Грандиозное дело предварения будущего человека писатель возлагал на искусство слова и сближал решение литературой этих специфических задач с наукой: так, для автора «Дневника провинциала» (1872) и «утопия точно так же служит цивилизации, как самое конкретное научное открытие» [4, 409J. Специфика щедринской социологии состоит в создании новой эстетической системы анализа и обобщения действительности на путях синтеза поэтики и риторики. Огромное место у Щедрина занимают всякого рода дефиниции, риторические фигуры, силлогистика и афористика, игра паремиями (особенно, пословичной латынью), притчи и весь комплекс эзоповой стилистики. Тексты писателя переполнены формульными словосочетаниями, они предварены риторическими вопрошаниями и завершены дефинициями вывода. Это конструкции типа: «что такое ненависть?», «...порядок?», «...мошенник?», «...государство?». С вопросами симметрично соотнесена ответная формула типа: «праздник есть...», «эстетическое чувство есть...». Эта словарно-дефинитивная деятельность по созданию философско-исторического Органона как бы обретает самосознание, своего рода металогику. Работа понятия сама по себе становится объектом понятийного усилия. Щедрин много говорил о ложной «кабинетносиллогистической деятельности», он задавался вопросом: «Что такое силлогизм?»; определял природу силлогизма и логического вывода, ложного обобщения и афоризма; рассуждал о продуцировании понятий литературой. Щедрин развертывает перед читателем процедуры определения и категоризации явлений. В «Господах Молчалиных» (1874—1878) претерпевший эволюцию герой Грибоедова занимается «сортировкой на категории» разного рода «бродячих типов», открывает их «родовые признаки», «подкатегории бродяг, семейства и, наконец, особи». Плоды классификаторского труда Молчалина сравниваются с систематикой Линнея и Бюффона [7, 267].

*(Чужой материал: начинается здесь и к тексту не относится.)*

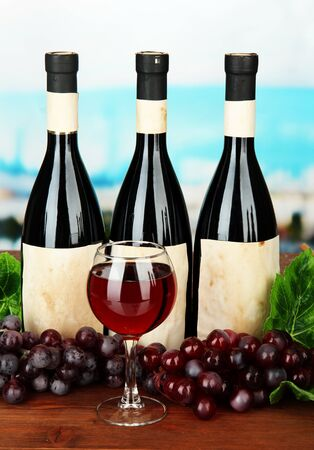 Composition of wine bottles, glass and  grape, on bright background Stock Photo - 18038973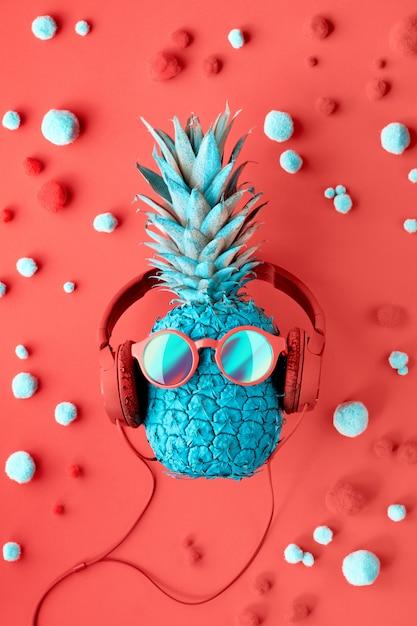 Grappige turquoise ananas in zonnebril en koptelefoon op versierd rood papier Premium Foto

Раскрытие внутренних механизмов мысли понадобилось Щедрину как логическое оружие в битве с тотальным переименованием фактов: мы живем в эпоху «перетасовки заглавий», и «мы ничего не выдумываем, кроме названий» [3, 362]. В топике Щедрина основным приемом стала градация алогизма и внушение авторской мысли апофатически, т.е. доказательством «от противного». Когда на языке «неизданного интимно-обывательского толкового словаря» определяется «интеллигенция, или кровопивство», «правящий класс, или шайка людей» [8, 125], — мы присутствуем при дискредитации логики как таковой. Логикой этой живет «целый замкнутый мир, в котором таким словам, как <...> „мысль“, „система44 — не даётся почти никакой цены» [5,456]. В операциях такого рода Щедрин выступает инициатором особой диалектической логики, задачей которой в мире разъятых связей слова и смысла становится историческое исследование категорий, возрождение их исторической памяти, а в конечном счете — восстановление жизненной правды факта. Щедрин создал археологию и историографию понятия в контексте философско-исторического комментария. Сатирически осмысляя антитезу «строгость — просвещение», он ставит вопрос: «Может ли строгость дать какие-либо результаты, кроме безмолвия?» Ответ: «История отвечает <...> отрицательно. Когда Чингиз-хан, Батый, Аттила и другие проходили страну с огнём и мечом, она не просияла светом наук». «Строгость» (= регулятор общественного поведения) разоблачена как мнимость истории: её обозримый итог — «безобразное поведение», сдвиг понятий в область абсурда и утрата ими «номенклатурной» трезвости смысла. В мире «строгости» «нет ни прошедшего, ни будущего, есть лишь настоящее», и создается оно «посредством генерального обращения людей в стадо бессловесное» [3, 356, 358]. Топика Щедрина демонстрирует приемы максимального эстетического эффекта — анализ понятия, синтез через анализ, воспроизведение логики абсурда, апофатика, направленное внушение истины.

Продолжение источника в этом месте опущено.